━━━━━ Given information

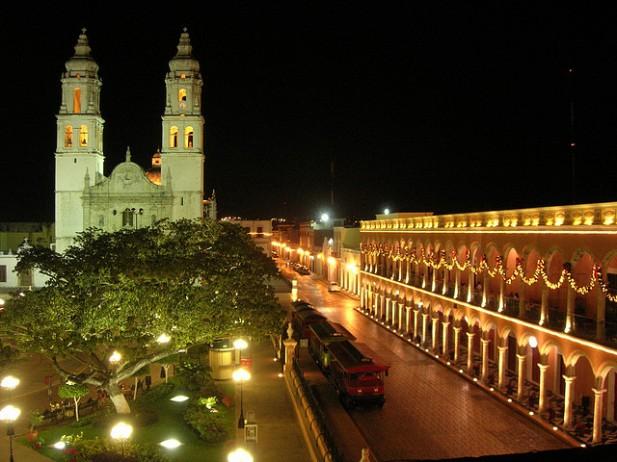 Foto da praça central de Campeche à noite.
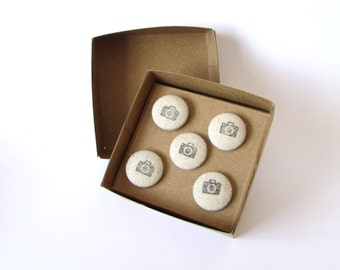 Camera, Drawing Pins, Push Pins, Notice Boards, Photos, Photography, Memo Boards, Tacks, Art, Paper, Office, Home, Student,Gift,Hand Stamped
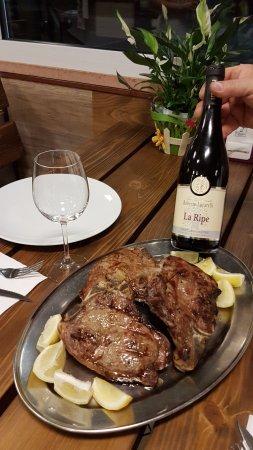 Montecalvo in Foglia, Italia: Bistecche di manzo e vino rosso La Ripe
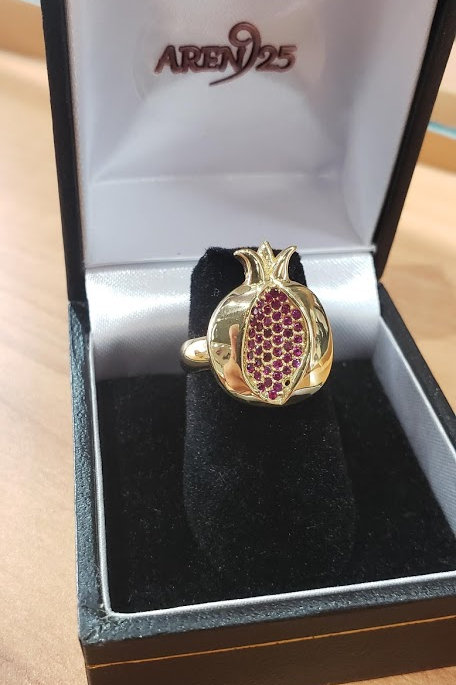 Pomegranate Ring with Garnet Gem Stones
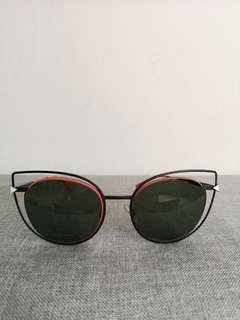Fendi cat eye sunglass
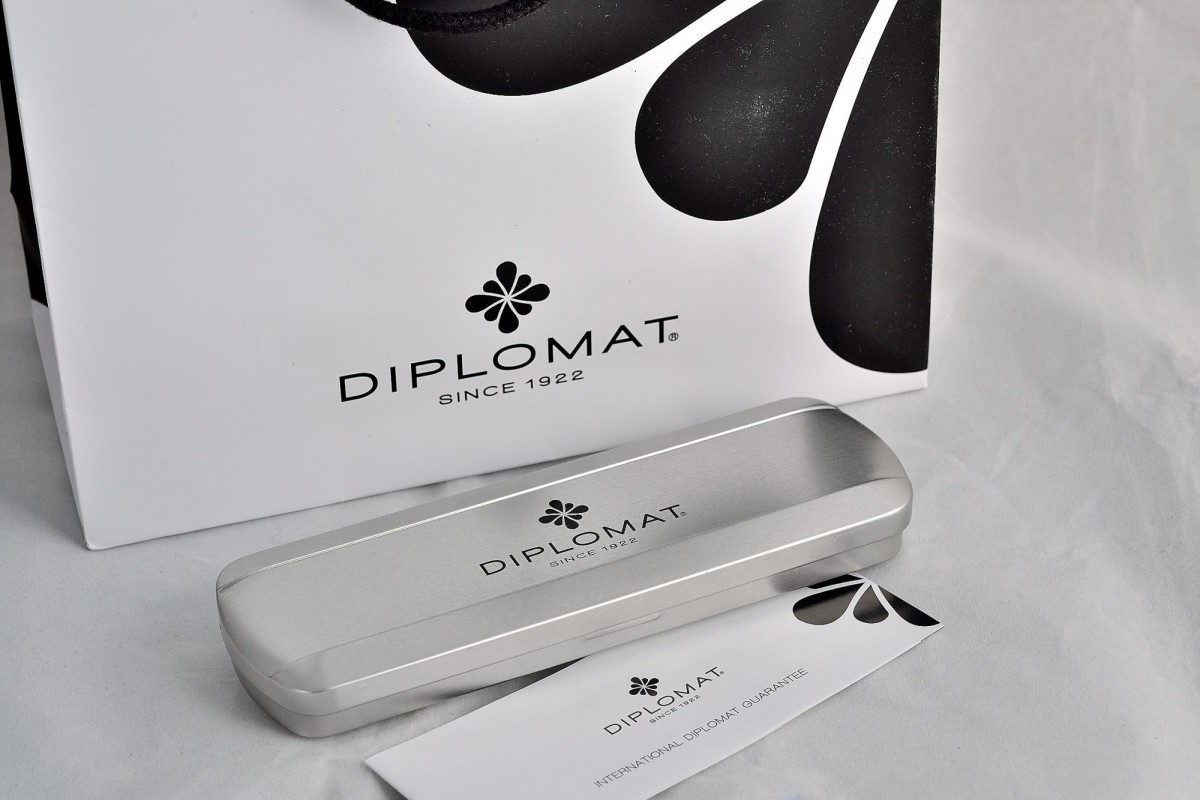 "Diplomat роллер ""TRAVELLER"" Stainless Steel Gold."
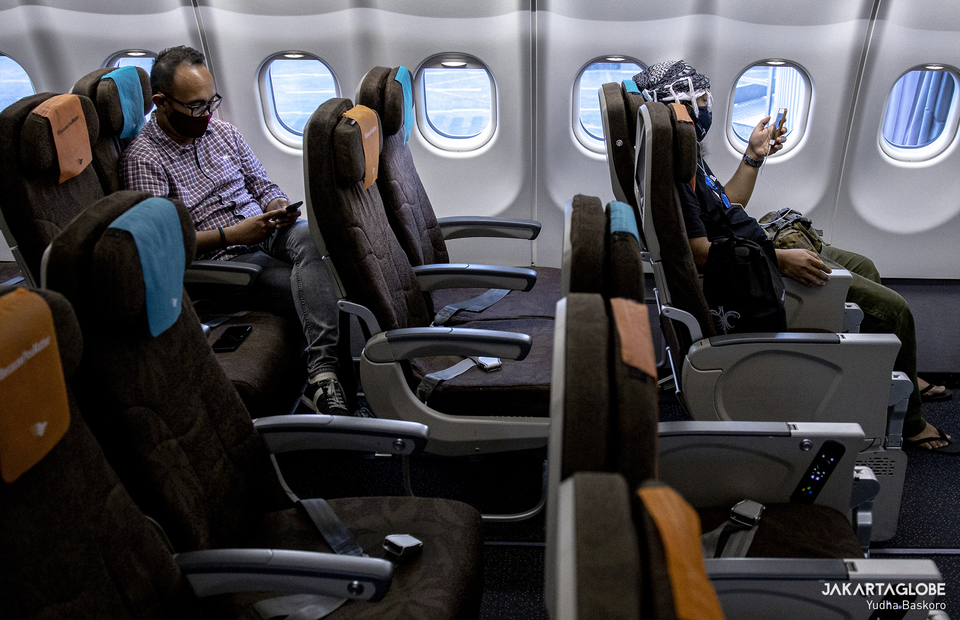 Passengers have to maintain physical distancing during flight with Garuda Indonesia on Wednesday (21/10). (JG Photo/Yudha Baskoro)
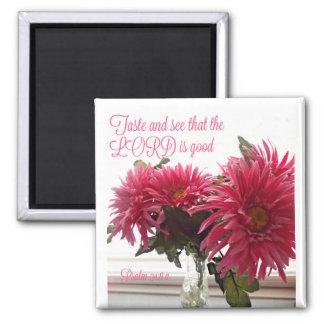 Hübscher Magnet mit rosa Gänseblümchen + Schrift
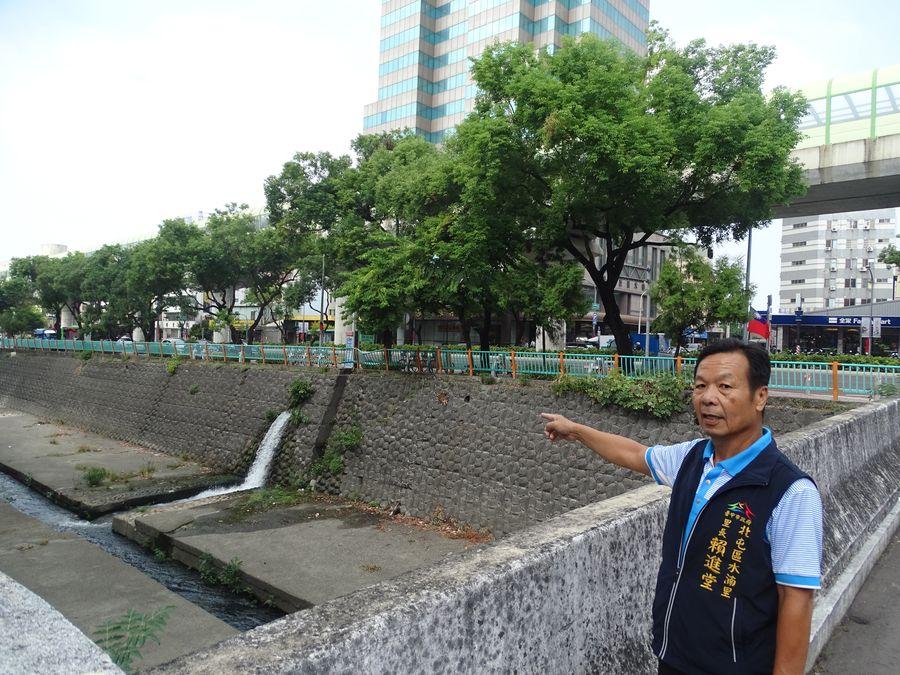中清路捷運車站附近違規停放機車多 水湳賴里長建議在溪上加蓋建停車塔
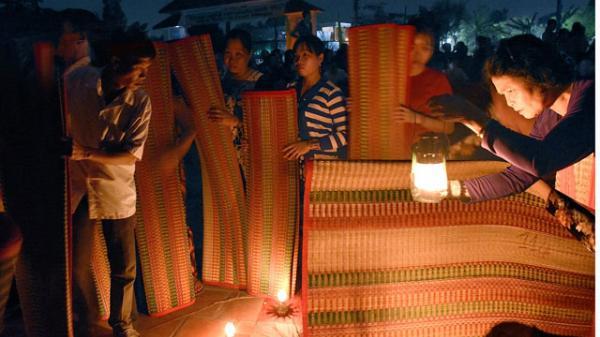 Đồng Tháp: Tái hiện phiên 'chợ ma' độc đáo ở làng nghề dệt chiếu đêm Định Yên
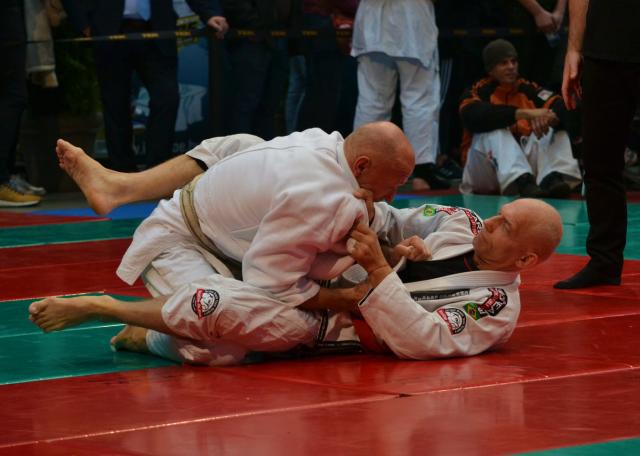 Senior versenyzők Gi Grappling küzdelme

━━━━━━━━━━

§ **What you are asked to do**
Please reproduce the entries above exactly, from their first line to the line holding "Montecalvo in Foglia, Italia: Bistecche" inclusive, and nothing else; the pictures stay out.

§ **Your solution**
 Foto da praça central de Campeche à noite.
 Camera, Drawing Pins, Push Pins, Notice Boards, Photos, Photography, Memo Boards, Tacks, Art, Paper, Office, Home, Student,Gift,Hand Stamped
 Montecalvo in Foglia, Italia: Bistecche di manzo e vino rosso La Ripe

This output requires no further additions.